#### Dataset excerpts

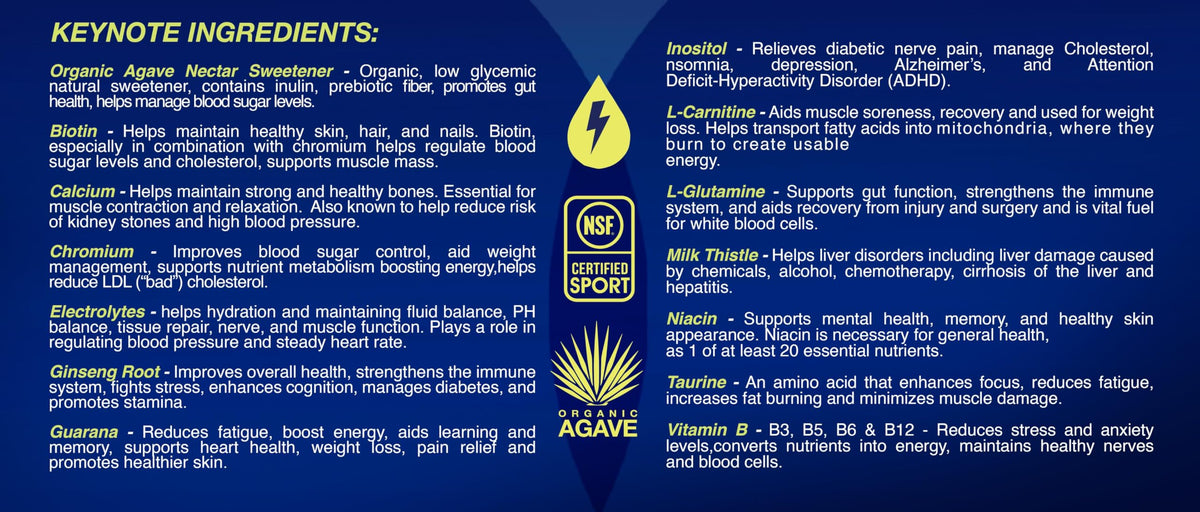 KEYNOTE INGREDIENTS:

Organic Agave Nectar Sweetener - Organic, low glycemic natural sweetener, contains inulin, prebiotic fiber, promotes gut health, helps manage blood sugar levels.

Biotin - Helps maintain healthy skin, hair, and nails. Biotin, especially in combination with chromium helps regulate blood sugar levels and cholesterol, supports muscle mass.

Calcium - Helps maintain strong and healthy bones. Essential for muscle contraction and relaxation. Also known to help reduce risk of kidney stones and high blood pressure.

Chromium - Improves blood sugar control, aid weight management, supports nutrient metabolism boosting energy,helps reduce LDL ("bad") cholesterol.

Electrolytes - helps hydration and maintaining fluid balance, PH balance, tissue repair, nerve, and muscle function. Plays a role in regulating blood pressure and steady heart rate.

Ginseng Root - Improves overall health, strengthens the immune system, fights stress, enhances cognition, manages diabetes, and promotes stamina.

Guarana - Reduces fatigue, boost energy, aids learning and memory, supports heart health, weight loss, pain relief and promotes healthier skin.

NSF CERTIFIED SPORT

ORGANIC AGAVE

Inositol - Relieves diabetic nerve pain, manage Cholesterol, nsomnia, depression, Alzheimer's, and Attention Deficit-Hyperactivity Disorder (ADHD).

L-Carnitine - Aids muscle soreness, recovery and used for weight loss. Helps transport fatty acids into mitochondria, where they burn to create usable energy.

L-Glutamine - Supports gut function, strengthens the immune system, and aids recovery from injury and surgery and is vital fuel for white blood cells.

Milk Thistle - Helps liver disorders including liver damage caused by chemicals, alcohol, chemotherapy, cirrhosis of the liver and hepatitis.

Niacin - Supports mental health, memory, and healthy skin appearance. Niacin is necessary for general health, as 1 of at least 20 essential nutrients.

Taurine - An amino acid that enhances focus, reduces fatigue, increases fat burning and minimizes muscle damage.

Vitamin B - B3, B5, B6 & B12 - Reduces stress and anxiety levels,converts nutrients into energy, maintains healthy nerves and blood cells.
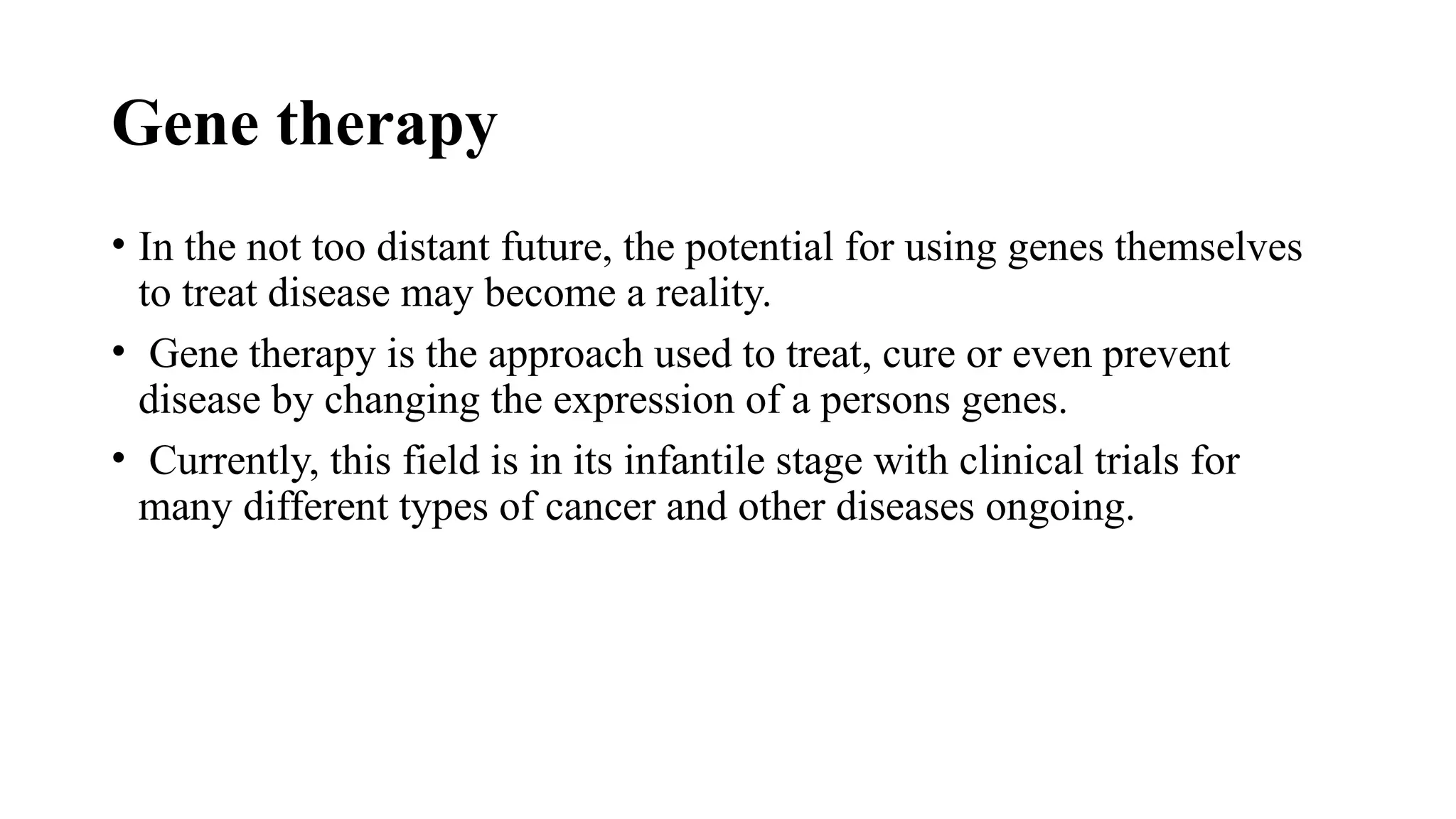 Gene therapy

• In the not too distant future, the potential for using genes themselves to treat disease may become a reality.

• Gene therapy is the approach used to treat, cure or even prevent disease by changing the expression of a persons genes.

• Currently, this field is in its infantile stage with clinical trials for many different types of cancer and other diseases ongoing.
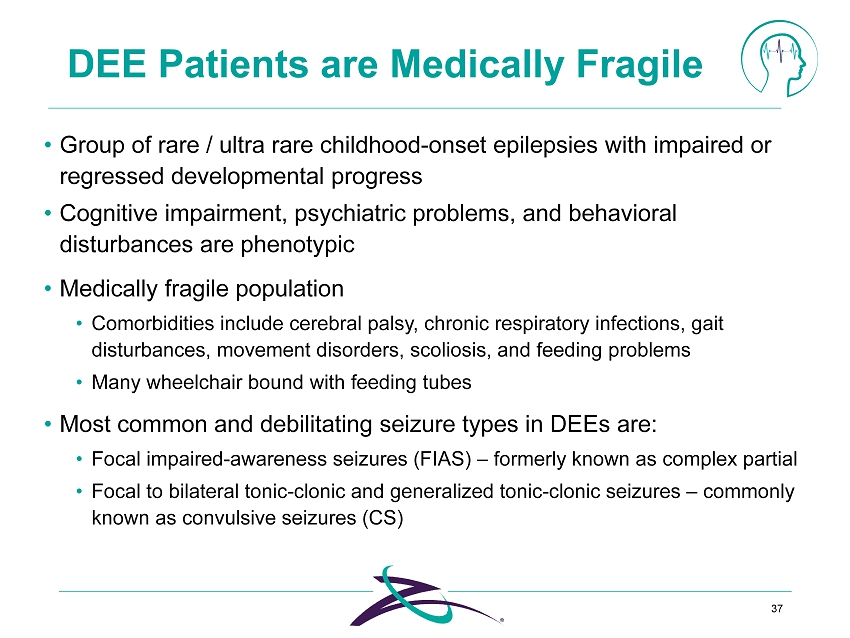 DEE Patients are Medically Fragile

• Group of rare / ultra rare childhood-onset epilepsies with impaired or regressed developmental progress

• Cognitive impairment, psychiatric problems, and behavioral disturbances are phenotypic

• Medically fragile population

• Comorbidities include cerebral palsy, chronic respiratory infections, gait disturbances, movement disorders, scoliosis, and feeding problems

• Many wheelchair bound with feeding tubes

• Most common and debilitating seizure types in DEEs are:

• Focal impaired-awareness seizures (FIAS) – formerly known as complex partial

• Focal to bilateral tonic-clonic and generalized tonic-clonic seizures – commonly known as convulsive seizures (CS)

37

########
#### Dataset excerpts

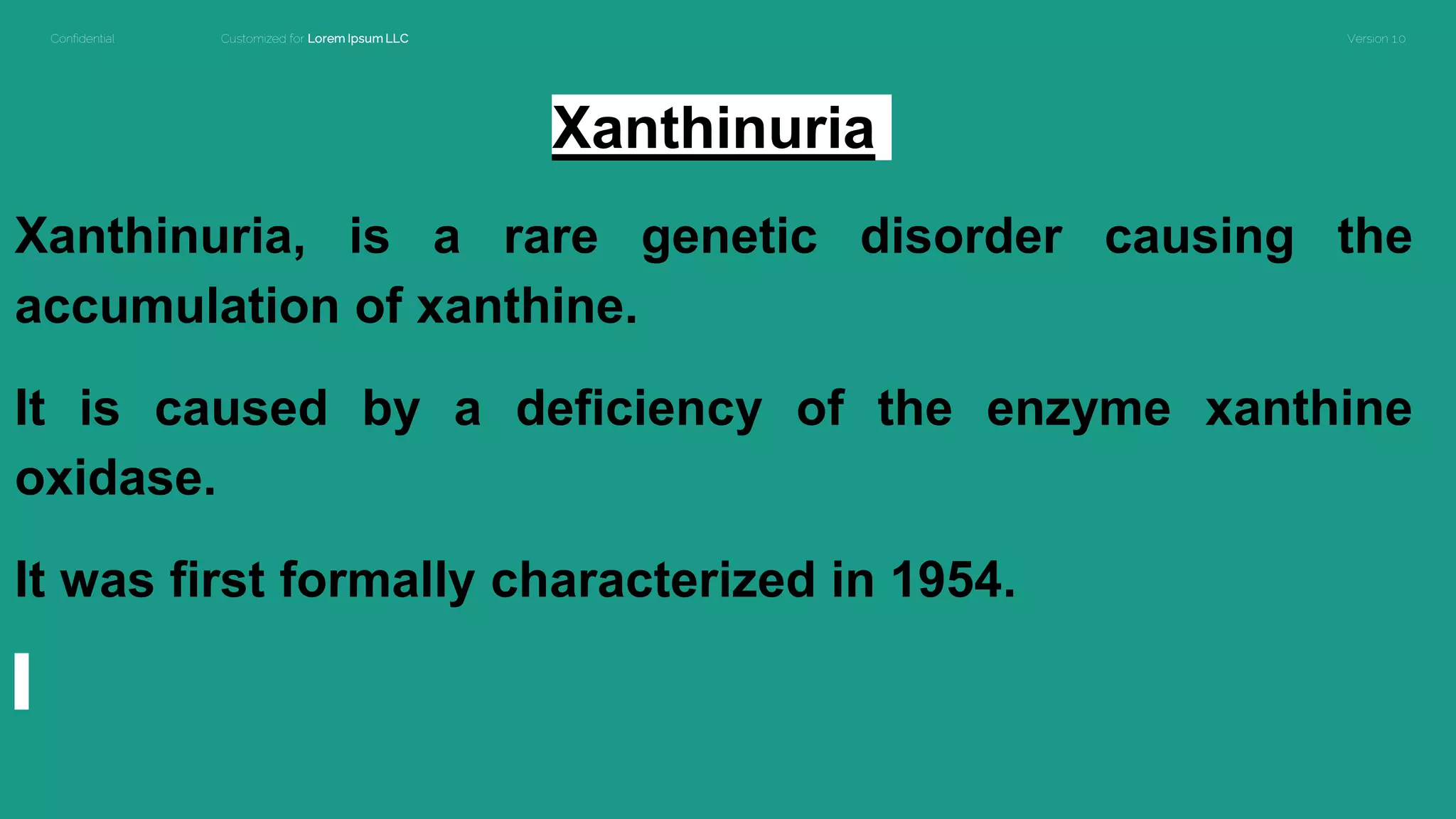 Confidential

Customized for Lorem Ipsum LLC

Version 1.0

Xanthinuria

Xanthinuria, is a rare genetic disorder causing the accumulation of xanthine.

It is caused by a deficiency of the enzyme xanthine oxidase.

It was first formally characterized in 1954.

########
#### Dataset excerpts

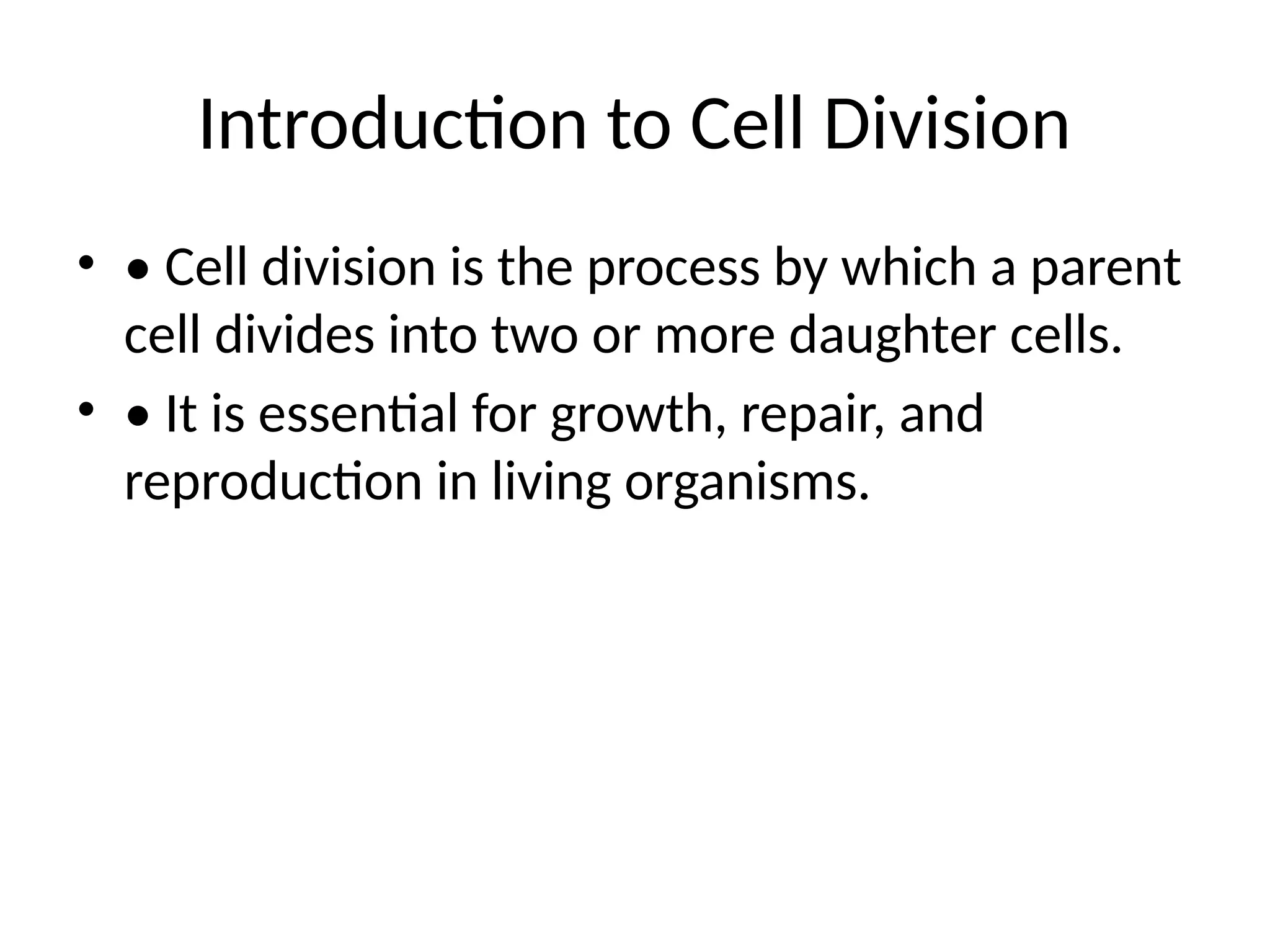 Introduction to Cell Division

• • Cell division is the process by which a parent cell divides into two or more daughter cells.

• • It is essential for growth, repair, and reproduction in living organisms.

########

◆ **What to work on**
Would you print exactly and only the lines of the material above that run from the line with "It is caused" through the line with "It was first formally characterized in 1954.", both included?

◆ **Task answer**
It is caused by a deficiency of the enzyme xanthine oxidase.

It was first formally characterized in 1954.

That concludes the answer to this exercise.